Many of the programs were stymied by those events that took money away from social programs; in particular the Office of Economic Opportunity that funded many public programs similar to the Depression’s WPA. Conservatives’ ire is particularly directed at the spending for anti-poverty programs that were supposed to eliminate poverty, but were in fact meant to give the poorest a ‘leg up’ in their race to escape poverty.
Spending to help the poor doubled from 1965-68, and within 10 years the percentage of Americans living below the poverty line declined to 12 percent from 20 percent. Those were also the years of highest economic growth of the middle class. The rate has fluctuated greatly in the past 50 years. According to the census, 15.9 percent of Americans lived in poverty in 2012, which is just a couple of points lower than where the Census estimates it stood in 1965.
We really don’t know, for instance, how many jobs were created by the Office of Economic Opportunity. Those were also boom years when President Johnson dropped the top marginal tax rate from 91 to 71 percent. More than 4 years of 6 and 7 percent Gross National Product growth followed, employing anyone that wanted a job. The U.S. Gross National Product (Since 1991 the U.S. has used Gross Domestic Product as a more accurate measure of US output.) rose 10 percent in the first year of the tax cut, and economic growth averaged a rate of 4.5 percent from 1961 to 1968, says Wikipedia.
Johnson's tax cut measure triggered what one historian described as "the greatest prosperity of the postwar years," according to the Washington Post. GNP increased by 7, 8 and 9 percent in 1964 to 1966, respectively. The unemployment rate fell below 5 percent. But the OEO did much more, as did most of the Great Society programs.
Do we really have to be reminded of the Clear Air and Water Acts that have kept our water and air cleaner than they would have been otherwise? Or the Civil and Voting Rights Acts that banned discrimination and abolished the blatant ban on African Americans voting in the South? Or the enactment of Medicare and Medicaid that has reduced the poverty rate of seniors from 1 in 7 living below the poverty line in 1965 to 1 out of 3 in 2013?
We also now have consumer protection laws such as the Cigarette Labeling and Advertising Act requiring labeling of dangerous chemicals in cigarettes, and the National Highway Safety Administration setting safety standards for our highways. Almost all of the Great Society programs have saved or improved the lives of millions of Americans.
That is something that can only be measured in non-economic ways. Head Start, for instance, has served more than 31 million children from birth to age 5 since 1965. In 2012-13, 1.13 million children and pregnant women were served by Head Start, according to the program. The vast majority – 82 percent – were children ages 3 and 4.
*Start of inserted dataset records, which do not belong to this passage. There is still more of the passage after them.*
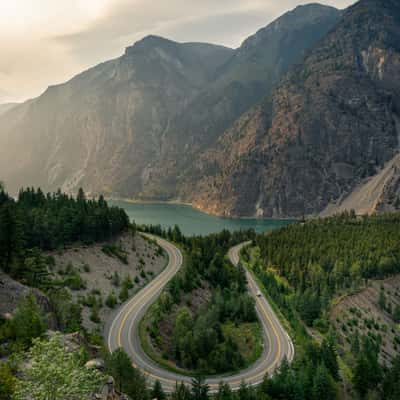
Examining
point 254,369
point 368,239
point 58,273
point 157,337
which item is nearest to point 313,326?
point 254,369

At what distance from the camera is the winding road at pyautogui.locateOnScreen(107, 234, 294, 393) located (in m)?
40.4

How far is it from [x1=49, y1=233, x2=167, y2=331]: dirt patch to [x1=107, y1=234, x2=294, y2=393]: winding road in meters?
2.07

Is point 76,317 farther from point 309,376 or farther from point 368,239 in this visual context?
point 368,239

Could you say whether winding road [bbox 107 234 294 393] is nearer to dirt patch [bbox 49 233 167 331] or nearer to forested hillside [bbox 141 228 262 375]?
forested hillside [bbox 141 228 262 375]

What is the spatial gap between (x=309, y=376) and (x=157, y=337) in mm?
18566

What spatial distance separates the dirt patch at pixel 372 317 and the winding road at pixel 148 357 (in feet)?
48.8

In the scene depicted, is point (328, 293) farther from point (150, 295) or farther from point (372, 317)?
point (150, 295)

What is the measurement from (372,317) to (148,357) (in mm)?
53759

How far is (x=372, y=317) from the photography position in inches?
3034

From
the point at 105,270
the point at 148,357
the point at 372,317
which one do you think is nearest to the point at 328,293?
the point at 372,317

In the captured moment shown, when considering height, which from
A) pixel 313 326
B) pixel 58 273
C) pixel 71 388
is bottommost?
pixel 313 326

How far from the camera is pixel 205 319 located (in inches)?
2014

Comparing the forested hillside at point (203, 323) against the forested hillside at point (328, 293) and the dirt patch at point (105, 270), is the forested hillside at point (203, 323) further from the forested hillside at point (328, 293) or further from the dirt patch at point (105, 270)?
the forested hillside at point (328, 293)

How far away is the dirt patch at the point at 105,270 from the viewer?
5161cm
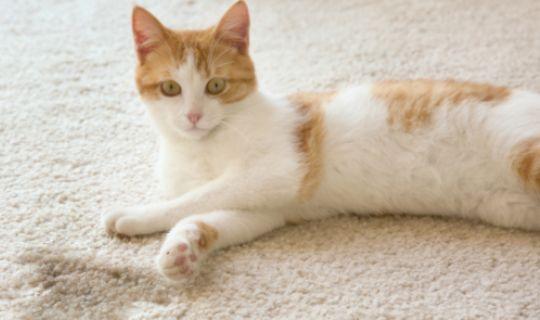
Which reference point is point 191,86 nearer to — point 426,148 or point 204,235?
point 204,235

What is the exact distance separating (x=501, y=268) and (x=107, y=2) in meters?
2.46

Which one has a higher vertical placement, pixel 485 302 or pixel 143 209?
pixel 143 209

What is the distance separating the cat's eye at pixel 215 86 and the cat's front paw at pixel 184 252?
35 cm

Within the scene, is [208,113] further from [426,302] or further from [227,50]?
[426,302]

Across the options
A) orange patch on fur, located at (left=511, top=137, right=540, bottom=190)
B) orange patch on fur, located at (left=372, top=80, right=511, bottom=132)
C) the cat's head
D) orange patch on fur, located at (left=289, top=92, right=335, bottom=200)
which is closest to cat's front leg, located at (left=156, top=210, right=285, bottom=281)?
orange patch on fur, located at (left=289, top=92, right=335, bottom=200)

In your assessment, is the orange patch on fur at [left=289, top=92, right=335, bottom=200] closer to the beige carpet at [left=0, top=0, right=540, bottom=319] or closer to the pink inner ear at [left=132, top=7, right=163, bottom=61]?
the beige carpet at [left=0, top=0, right=540, bottom=319]

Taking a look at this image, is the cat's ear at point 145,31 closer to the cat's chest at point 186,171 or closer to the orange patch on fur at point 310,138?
the cat's chest at point 186,171

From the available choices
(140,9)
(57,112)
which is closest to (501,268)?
(140,9)

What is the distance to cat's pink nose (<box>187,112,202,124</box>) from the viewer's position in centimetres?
148

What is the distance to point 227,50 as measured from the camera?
1.59m

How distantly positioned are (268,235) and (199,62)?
462 mm

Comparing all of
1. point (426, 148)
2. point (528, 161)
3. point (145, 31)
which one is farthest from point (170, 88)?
point (528, 161)

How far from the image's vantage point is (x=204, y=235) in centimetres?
141

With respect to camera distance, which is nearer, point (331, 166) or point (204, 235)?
point (204, 235)
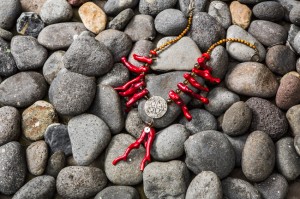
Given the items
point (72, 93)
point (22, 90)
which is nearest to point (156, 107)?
point (72, 93)

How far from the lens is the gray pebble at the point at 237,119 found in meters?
2.25

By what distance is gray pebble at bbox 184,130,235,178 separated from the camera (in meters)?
2.20

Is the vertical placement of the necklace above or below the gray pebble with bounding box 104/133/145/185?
above

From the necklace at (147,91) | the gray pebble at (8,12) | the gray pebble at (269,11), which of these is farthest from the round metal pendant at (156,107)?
the gray pebble at (8,12)

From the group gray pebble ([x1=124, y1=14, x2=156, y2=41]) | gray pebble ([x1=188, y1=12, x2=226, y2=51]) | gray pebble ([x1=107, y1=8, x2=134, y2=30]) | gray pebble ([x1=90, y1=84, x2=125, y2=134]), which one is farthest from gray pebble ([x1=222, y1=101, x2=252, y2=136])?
gray pebble ([x1=107, y1=8, x2=134, y2=30])

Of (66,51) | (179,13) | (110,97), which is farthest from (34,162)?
(179,13)

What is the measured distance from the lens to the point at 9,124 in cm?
238

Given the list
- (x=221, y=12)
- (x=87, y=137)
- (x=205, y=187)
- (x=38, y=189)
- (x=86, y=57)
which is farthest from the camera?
(x=221, y=12)

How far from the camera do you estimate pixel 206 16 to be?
2.60 meters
And how do we measure the value of its cultural contributions, such as PBS, the Public Broadcasting System that has 987 stations nationwide – most locally owned and operated – that broadcast NPR programming?
The Great Society also led to the fruition of the John F. Kennedy Center for the Performing Arts in Washington and created the National Endowment for the Humanities, which is one of the largest arts and culture funders in the United States.
These institutions and programs of the Great Society have in fact given a national voice to our hopes and dreams, because a nation that doesn’t care for its citizens’ hopes and dreams is a nation that has no future.